Streaming distributed execution across CPUs and GPUs

By Eric Liang, Stephanie Wang and Cheng Su   

In a previous blog, we showed how Ray Data can provide speedups over SageMaker and frameworks like Apache Spark for large-scale batch inference workloads. This blog post delves further into how Ray Data streaming works and how to use it for your own ML pipelines.

Some of the most demanding machine learning (ML) use cases we have encountered involve pipelines that span both CPU and GPU devices in distributed environments. These situations arise in various workloads, including:

  • Batch inference, which involves a CPU-intensive preprocessing stage (e.g., video decoding or image resizing) before utilizing a GPU-intensive model to make predictions.

  • Distributed training, where similar CPU-heavy transformations are required to prepare or augment the dataset prior to GPU training.

Interestingly, in many of these workloads, the preprocessing steps often prove to be the bottleneck. This can happen when preprocessing requires parallelism across multiple nodes and significant memory to buffer results between the CPU and GPU.

For instance, consider the decoding of compressed images in memory. A typical JPEG decompression ratio is 10:1, which implies that the output memory size may be ten times that of the input, resulting in substantial memory pressure in addition to CPU load. The challenges become more complex with other data modalities, such as video; for example, H264 can decompress at a 2000:1 ratio, producing 200GB of frame outputs for a 100MB file input. This means that practitioners trying to offload CPU-heavy preprocessing onto multiple CPUs or machines have to deal with intermediate results that are far larger than their already sizable source datasets:

streaming_figure_1
Figure 1. Decoding of compressed images with large images spilled to disk

Executed naively, these compute and memory-intensive workloads fail to fully utilize expensive GPU hardware. For example, we could buffer 200GB of frame outputs on disk, but that could add minutes of overheads. Even if this is overlapped with GPU computation, we can end up with long pauses on the GPU. This motivates fully streamed execution in the cluster setting, which avoids such delays by streaming intermediate data through cluster memory:

streaming_figure_2
Figure 2. Decoding intermediate data streamed through memory

In this blog post, we guide you through our development of a versatile streaming backend for Ray Data, and show examples of how to implement the demanding use cases mentioned earlier. We discuss the performance benefits of implementing pipelined execution across CPUs and GPUs compared to bulk processing, and discuss its broader applicability to various workloads, including distributed training.

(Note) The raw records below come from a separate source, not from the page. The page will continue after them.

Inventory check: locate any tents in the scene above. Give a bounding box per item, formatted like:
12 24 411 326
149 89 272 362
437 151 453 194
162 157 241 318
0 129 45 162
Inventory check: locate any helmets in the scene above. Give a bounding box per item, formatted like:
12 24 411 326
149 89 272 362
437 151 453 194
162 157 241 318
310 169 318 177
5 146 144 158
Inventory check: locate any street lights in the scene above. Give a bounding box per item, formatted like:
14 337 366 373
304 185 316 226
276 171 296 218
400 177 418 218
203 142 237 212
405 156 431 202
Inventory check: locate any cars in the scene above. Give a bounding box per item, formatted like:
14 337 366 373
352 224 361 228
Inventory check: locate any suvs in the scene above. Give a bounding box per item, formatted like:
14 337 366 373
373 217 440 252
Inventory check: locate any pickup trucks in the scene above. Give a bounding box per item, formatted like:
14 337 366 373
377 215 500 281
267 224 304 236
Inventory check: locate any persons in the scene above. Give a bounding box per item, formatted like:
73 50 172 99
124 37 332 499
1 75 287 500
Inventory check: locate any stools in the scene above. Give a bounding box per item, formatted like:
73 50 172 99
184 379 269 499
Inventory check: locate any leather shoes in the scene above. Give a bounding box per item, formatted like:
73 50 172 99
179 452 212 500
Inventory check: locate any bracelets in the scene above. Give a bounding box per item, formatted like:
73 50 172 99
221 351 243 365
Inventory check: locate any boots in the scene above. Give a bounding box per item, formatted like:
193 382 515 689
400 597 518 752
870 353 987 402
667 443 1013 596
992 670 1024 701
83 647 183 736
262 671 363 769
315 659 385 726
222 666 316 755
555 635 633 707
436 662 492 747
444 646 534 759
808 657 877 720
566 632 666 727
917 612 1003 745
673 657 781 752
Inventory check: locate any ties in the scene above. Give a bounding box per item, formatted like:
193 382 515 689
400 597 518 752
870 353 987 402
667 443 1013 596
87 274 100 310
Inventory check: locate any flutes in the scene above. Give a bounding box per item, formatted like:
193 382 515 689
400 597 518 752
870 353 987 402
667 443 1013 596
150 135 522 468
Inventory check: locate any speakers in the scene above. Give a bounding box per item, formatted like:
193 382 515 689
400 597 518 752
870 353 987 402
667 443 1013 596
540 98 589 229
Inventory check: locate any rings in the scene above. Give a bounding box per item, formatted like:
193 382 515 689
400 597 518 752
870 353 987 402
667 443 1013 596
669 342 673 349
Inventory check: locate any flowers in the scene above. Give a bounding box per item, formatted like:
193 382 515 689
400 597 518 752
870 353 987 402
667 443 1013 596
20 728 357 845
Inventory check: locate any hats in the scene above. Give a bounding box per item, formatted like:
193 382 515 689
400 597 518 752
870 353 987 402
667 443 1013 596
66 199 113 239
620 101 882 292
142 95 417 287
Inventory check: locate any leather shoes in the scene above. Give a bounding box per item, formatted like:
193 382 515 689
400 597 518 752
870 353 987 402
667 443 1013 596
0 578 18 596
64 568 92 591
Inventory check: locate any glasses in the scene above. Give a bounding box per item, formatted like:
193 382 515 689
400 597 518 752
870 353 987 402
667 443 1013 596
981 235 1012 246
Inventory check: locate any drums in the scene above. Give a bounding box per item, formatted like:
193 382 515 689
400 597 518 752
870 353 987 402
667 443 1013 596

LinkPipelined execution in a cluster

To understand the necessity and advantages of pipelined (or streaming) execution across CPU and GPU devices, let's first examine how a bulk synchronous parallel (BSP) framework might handle batch inference. Because of its simplicity and generality, BSP is a common way frameworks (e.g., MapReduce, Apache Spark) parallelize distributed computations.

Note that pipelining within a single machine is already commonly used in data loading libraries such as Torch DataLoader or Petastorm. Here, we discuss pipelining computations across an entire cluster of machines.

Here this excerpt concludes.